═════ DATA TO PROCESS

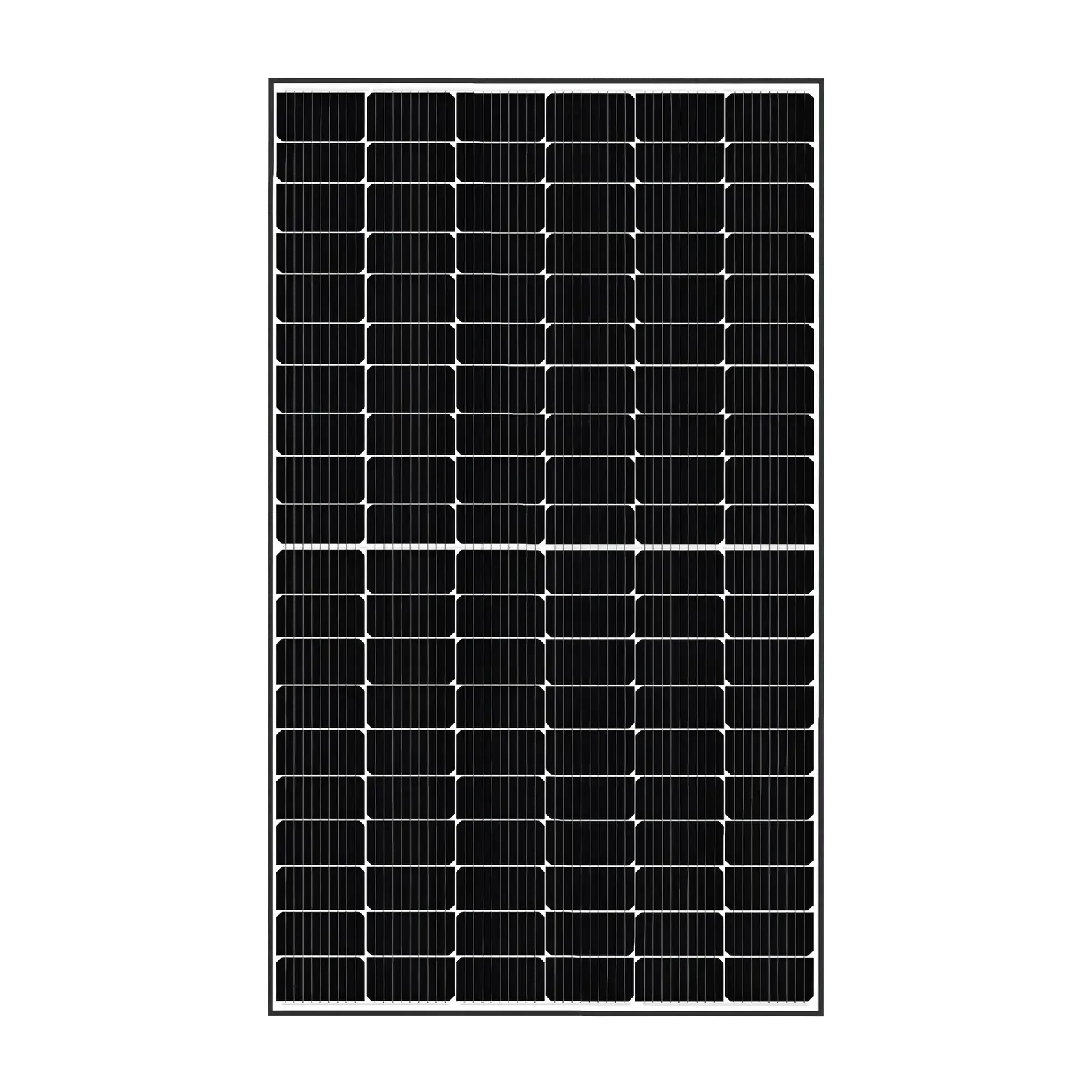 JA Solar 450W Glas-Glas Black Frame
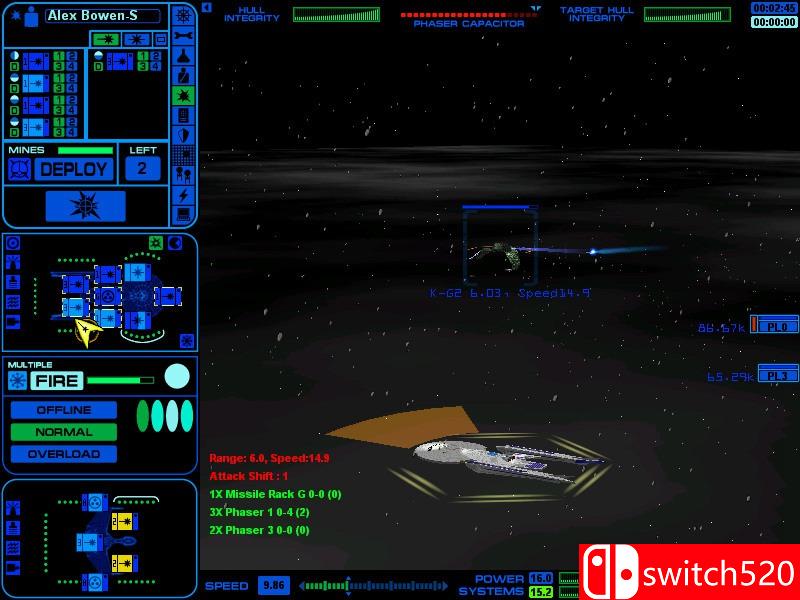《星际迷航：舰队指挥官（STAR TREK™: STARFLEET COMMAND）》黄金版 v2.0.0.6 CORE破解版[EN]_7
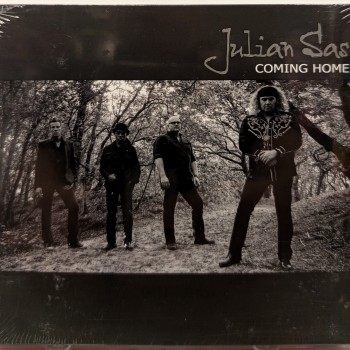 JULIAN SAS - COMING HOME (digipak) - ���������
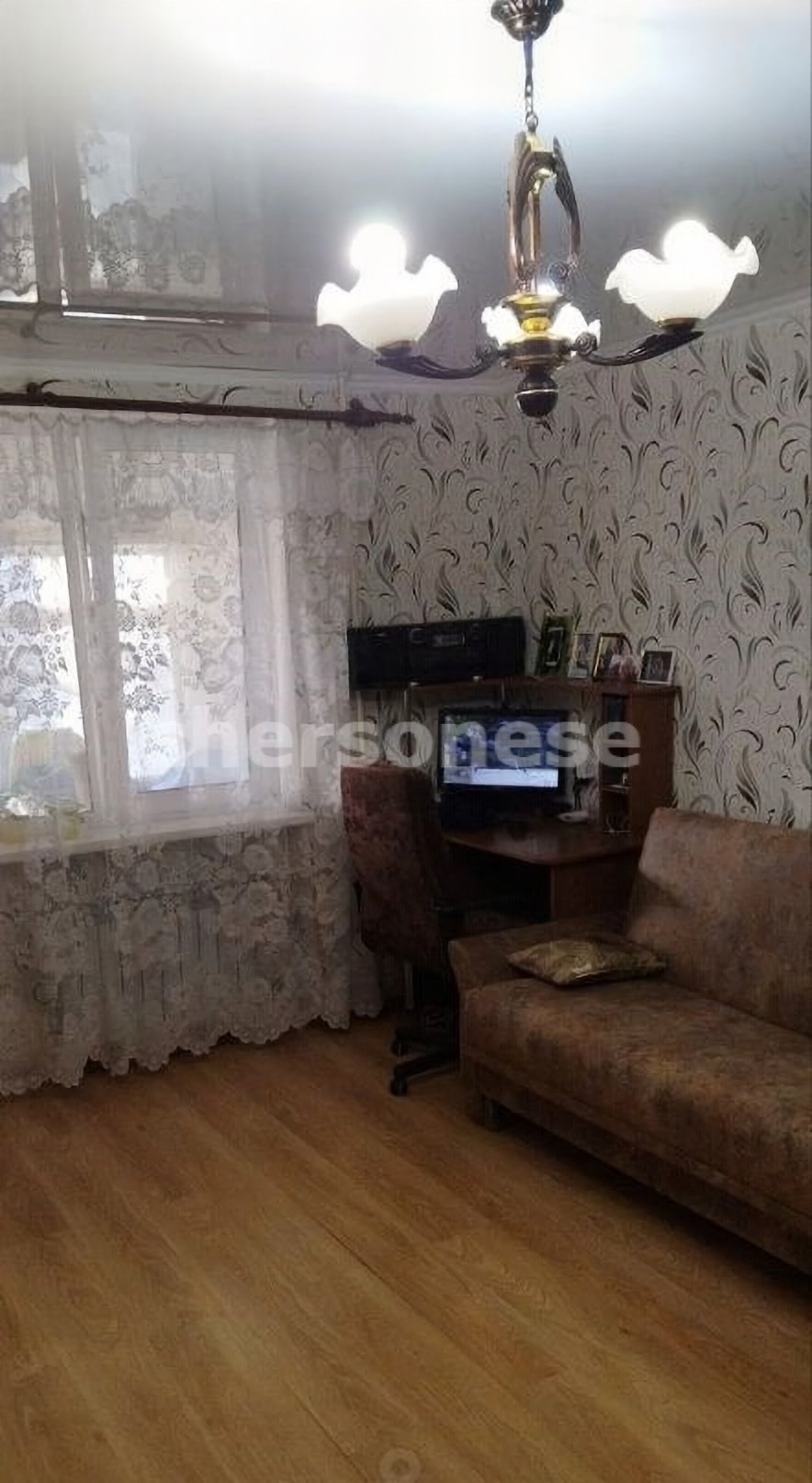Продажа 1-комнатной квартиры, Севастополь, Хрусталёва улица,  д.69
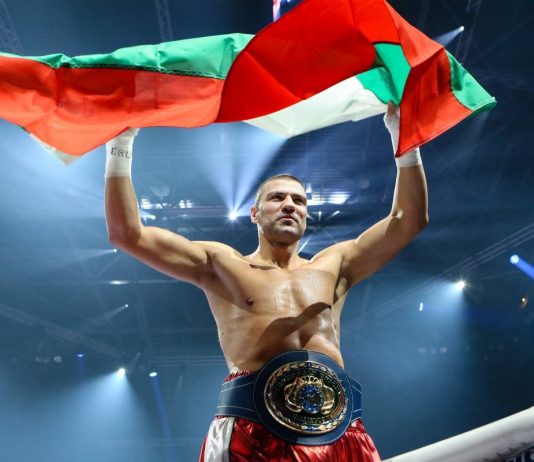 Тервел Пулев през май в Колодрума – Пловдив Тервел Пулев през май в Колодрума - Пловдив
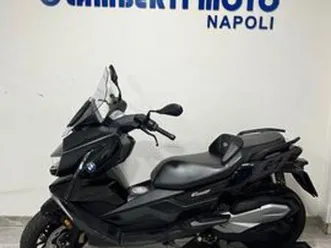 bmw c400 gt 09/2021 - 26776 km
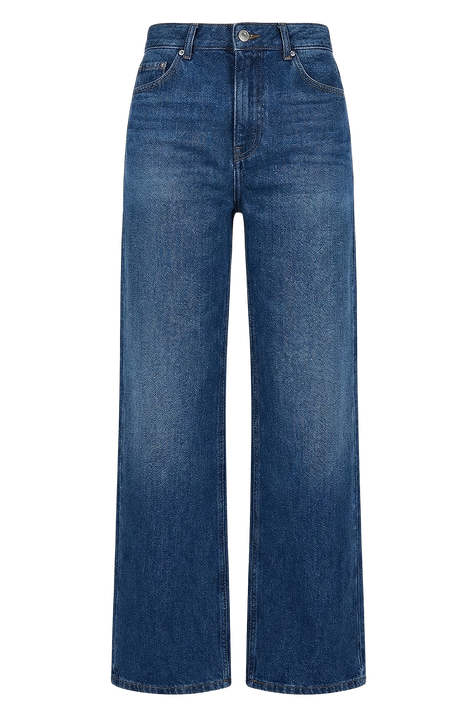 מכנסי ג'ינס באגי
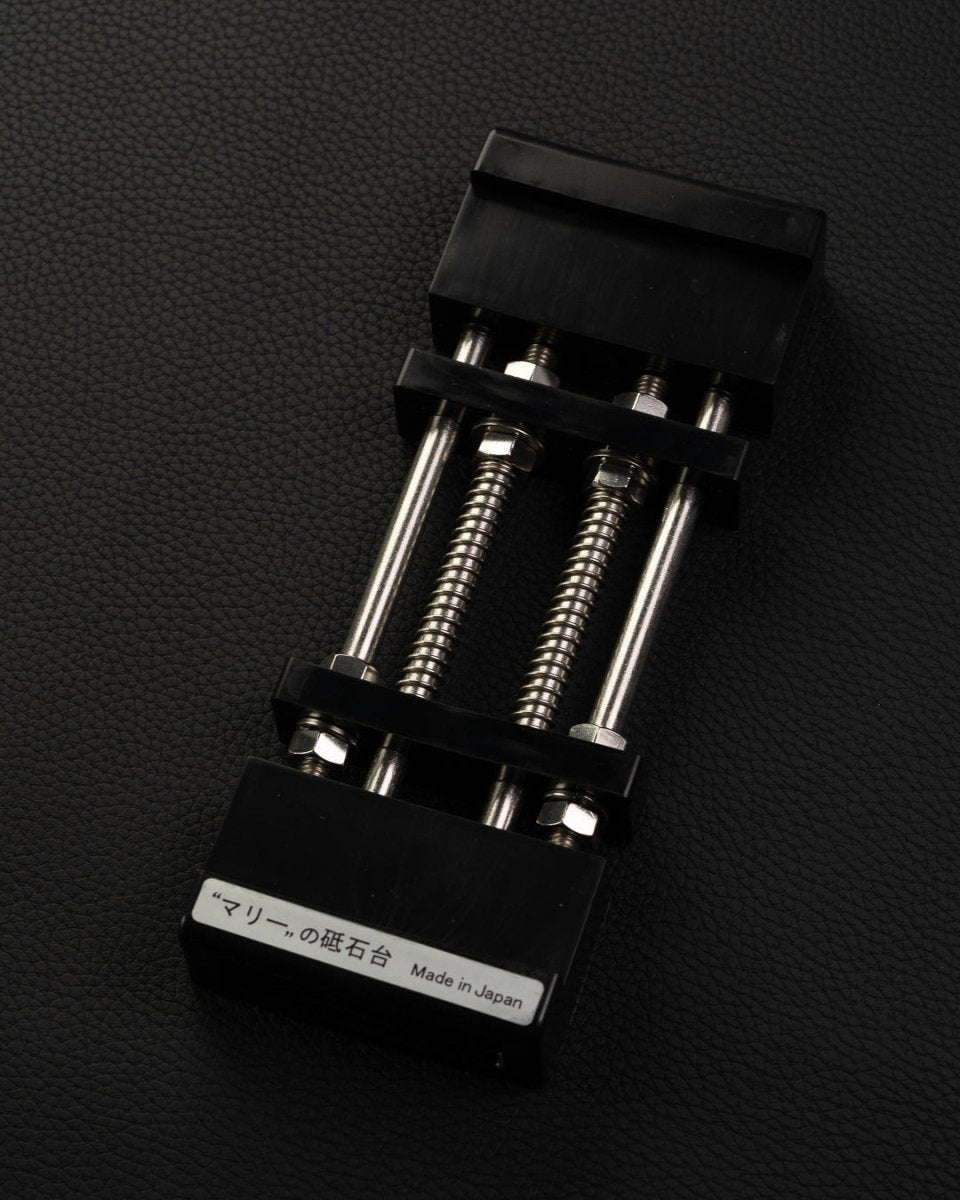 Våtsteinholder med fjær Tomatosharp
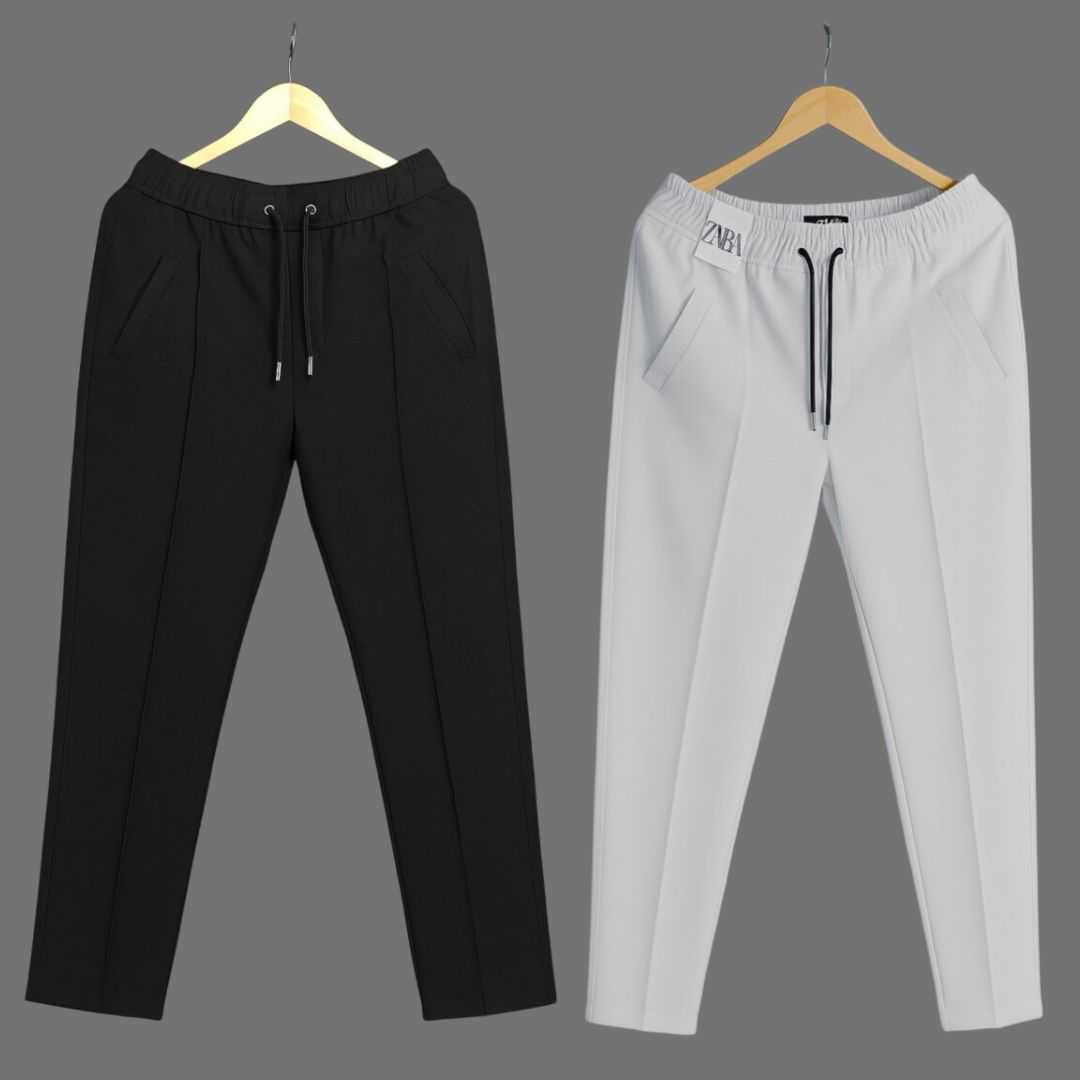formal pant trouser BD,men’s formal trouser set,black white trouser,premium men’s pant,office & formal wear trouser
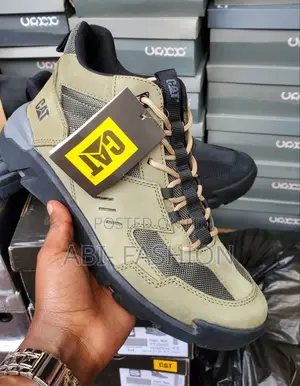 Caterpillar Crail Boots. Master Quality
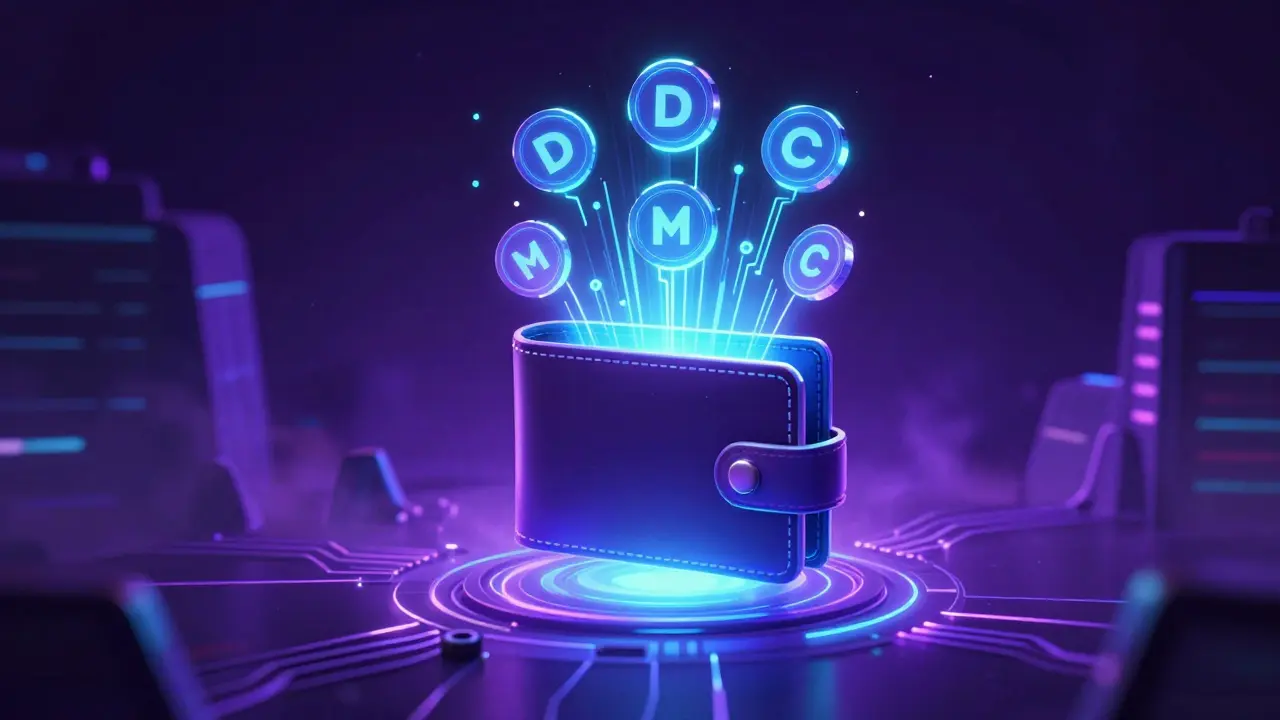 DMEX Global DMC Airdrop Guide: How to Claim and What to Expect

══════════

§ WHAT IS REQUIRED: Every entry above needs to be duplicated exactly, without its images.

§ SOLUTION BELOW:
 JA Solar 450W Glas-Glas Black Frame
《星际迷航：舰队指挥官（STAR TREK™: STARFLEET COMMAND）》黄金版 v2.0.0.6 CORE破解版[EN]_7
 JULIAN SAS - COMING HOME (digipak) - ���������
Продажа 1-комнатной квартиры, Севастополь, Хрусталёва улица,  д.69
 Тервел Пулев през май в Колодрума – Пловдив Тервел Пулев през май в Колодрума - Пловдив
 bmw c400 gt 09/2021 - 26776 km
 מכנסי ג'ינס באגי
 Våtsteinholder med fjær Tomatosharp
formal pant trouser BD,men’s formal trouser set,black white trouser,premium men’s pant,office & formal wear trouser
 Caterpillar Crail Boots. Master Quality
 DMEX Global DMC Airdrop Guide: How to Claim and What to Expect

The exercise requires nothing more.